In recent years, small vessels hired in by Kongsberg Maritime have been sailing both northbound and southbound along the coast of Norway, fitted with special cameras linked to hard discs onboard, to photograph in detail vast parts of the Norwegian coast. The images are then converted to provide a graphical presentation of Norway’s coastal areas. This provides a virtual yet true-tolife landscape in which the coastal corvette crews can really get into the thick of things, with absolutely no risk of harm to their lives, health or any materials.

“The photographer made use of a roundshot camera from Seitz which allows photography of 360 degree panorama images complete with GPS position and gyro stabilisation. The photography work has mainly been carried out from the sea, and many an hour has been spent sailing between the coastal areas of interest,” explains Project Manager for the installation, Joachim Hansen from Kongsberg Maritime.

The simulator bridge is practically identical to the bridge onboard a genuine Skjold class coastal corvette. All the instruments, handles and communication equipment are authentic. A deep bass speaker under the floor simulates the sound of the vessel’s four gas turbine engines. Even the chairs on the bridge vibrate, as if from the engines. Advanced software allows the Royal Navy to accurately reproduce the complex movements of the vessel when on the water.

The simulator is surrounded 270 degrees externally by a curved screen. Press just a few keys and the calm fjord waters off the coast of Bodø are transformed to stormy seas. Gale force winds from the south-west drive showers of sleet directly into the front windscreen – which naturally is equipped with windscreen wipers. The waves suddenly cause the floor to rock. It becomes difficult to ignore the sneaking feeling of seasickness.

“Your vision tricks you into thinking you are moving, even though your feet are firmly planted on the ground. Around 80% of our sensory impressions, on which we base our actions, come from our eyes. It is therefore important to be as authentic as possible when it comes to visual reality,” explains Commander Petter Lunde of the simulator department.
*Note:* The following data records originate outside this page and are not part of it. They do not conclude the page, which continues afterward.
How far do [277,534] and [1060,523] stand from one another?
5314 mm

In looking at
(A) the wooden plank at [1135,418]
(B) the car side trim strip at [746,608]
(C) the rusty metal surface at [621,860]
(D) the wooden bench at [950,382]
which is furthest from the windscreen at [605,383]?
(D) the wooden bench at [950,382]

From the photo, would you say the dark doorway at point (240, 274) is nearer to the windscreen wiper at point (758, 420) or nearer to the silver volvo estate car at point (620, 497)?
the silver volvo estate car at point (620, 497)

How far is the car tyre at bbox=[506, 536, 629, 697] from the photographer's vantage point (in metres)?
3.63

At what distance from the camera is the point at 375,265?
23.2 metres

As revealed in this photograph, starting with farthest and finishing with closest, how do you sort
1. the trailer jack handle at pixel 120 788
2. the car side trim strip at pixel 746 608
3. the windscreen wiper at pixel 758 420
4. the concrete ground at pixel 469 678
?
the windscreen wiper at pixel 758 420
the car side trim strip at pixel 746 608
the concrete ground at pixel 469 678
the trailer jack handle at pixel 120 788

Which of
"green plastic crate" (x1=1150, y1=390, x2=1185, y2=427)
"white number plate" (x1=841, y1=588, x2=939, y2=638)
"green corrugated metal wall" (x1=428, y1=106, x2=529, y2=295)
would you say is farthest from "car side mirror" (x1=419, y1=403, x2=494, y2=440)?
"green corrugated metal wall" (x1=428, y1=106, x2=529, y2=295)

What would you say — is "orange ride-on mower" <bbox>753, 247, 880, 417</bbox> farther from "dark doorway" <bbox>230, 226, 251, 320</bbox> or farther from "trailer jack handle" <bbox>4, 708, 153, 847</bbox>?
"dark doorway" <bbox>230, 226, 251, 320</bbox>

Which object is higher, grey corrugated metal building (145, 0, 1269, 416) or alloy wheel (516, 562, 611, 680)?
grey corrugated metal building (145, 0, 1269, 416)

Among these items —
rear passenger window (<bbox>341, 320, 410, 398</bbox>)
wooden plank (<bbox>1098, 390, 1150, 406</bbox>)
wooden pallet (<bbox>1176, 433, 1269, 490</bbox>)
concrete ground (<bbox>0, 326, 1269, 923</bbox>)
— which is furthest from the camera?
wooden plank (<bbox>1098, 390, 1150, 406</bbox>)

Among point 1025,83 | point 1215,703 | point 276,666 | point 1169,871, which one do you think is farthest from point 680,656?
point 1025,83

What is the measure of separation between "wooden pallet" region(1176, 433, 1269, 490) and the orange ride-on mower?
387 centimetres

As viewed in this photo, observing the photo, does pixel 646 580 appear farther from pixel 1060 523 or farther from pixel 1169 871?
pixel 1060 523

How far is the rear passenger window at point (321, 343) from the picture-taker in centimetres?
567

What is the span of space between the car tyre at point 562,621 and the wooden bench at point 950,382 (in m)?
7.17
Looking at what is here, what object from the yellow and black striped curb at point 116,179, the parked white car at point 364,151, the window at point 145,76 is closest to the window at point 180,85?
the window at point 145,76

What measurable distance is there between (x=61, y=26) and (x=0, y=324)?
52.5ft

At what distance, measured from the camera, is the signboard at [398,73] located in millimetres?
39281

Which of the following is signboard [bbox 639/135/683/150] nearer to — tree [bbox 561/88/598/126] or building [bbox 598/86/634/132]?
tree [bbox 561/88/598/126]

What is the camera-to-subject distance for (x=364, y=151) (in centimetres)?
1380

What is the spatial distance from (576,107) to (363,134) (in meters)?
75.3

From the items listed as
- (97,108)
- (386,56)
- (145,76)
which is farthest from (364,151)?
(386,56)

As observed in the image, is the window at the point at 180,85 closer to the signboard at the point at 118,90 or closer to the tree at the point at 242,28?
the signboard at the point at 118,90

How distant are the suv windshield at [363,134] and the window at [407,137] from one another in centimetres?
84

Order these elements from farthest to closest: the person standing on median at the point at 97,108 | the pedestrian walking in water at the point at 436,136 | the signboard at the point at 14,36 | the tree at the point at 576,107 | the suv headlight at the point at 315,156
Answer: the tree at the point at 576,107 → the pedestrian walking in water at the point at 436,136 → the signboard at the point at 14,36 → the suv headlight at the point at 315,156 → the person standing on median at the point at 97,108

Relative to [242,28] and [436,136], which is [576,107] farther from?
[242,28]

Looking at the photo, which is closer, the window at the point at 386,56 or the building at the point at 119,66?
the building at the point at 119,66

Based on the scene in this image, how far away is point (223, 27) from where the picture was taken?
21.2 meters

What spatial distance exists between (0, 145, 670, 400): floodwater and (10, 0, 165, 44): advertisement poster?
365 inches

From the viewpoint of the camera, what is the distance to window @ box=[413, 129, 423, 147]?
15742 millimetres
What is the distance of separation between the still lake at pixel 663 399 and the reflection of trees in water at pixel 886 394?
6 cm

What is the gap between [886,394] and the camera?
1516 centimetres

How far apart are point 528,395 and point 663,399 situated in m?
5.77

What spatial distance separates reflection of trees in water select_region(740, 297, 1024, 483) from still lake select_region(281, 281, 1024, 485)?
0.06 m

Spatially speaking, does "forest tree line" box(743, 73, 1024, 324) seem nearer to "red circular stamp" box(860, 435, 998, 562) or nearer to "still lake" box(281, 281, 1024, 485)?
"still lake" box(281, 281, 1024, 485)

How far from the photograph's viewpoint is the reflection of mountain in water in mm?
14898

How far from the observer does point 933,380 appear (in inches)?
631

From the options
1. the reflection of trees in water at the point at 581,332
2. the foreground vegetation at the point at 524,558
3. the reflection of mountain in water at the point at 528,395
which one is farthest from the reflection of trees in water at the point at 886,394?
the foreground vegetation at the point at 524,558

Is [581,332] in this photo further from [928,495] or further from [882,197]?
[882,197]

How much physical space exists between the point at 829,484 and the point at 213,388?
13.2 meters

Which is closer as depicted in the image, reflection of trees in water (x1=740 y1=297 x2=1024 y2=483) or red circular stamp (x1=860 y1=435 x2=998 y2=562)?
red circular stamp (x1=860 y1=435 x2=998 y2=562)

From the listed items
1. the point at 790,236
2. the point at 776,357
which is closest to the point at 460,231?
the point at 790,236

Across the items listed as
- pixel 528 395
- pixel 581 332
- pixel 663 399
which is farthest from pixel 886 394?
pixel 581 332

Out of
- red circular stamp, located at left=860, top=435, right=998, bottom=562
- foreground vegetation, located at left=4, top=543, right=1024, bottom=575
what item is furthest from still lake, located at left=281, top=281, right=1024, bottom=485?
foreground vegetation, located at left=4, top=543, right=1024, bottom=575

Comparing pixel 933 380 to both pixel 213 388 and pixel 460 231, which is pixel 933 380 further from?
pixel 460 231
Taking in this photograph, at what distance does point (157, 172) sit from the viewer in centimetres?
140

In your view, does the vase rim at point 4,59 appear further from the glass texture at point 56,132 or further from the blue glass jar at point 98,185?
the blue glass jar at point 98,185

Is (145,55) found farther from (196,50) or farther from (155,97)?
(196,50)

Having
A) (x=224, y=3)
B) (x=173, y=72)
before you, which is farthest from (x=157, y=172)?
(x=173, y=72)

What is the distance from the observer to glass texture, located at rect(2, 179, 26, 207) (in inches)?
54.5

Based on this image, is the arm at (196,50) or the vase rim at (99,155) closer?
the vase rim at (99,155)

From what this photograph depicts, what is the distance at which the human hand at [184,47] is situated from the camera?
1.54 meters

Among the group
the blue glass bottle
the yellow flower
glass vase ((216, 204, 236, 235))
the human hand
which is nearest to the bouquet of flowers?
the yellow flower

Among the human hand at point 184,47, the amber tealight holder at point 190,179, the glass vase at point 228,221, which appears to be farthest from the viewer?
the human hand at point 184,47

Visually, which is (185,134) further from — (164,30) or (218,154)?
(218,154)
The new simulator also provides a number of financial benefits. It allows officers to practice navigation and tactical manoeuvres without causing pollution, costing a lot of money, occupying a whole crew or causing wear and tear to the vessels. “In reality, we would be using a lot of fuel and taking up the time of a whole crew, just to help train our officers on the bridge. With the simulator, we can finely tune how we train our officers on the bridge and we can practice much more frequently. This represents vast improvements in the efficiency of training for both crew and officers,” concludes Lieutenant Commander Anders Milde.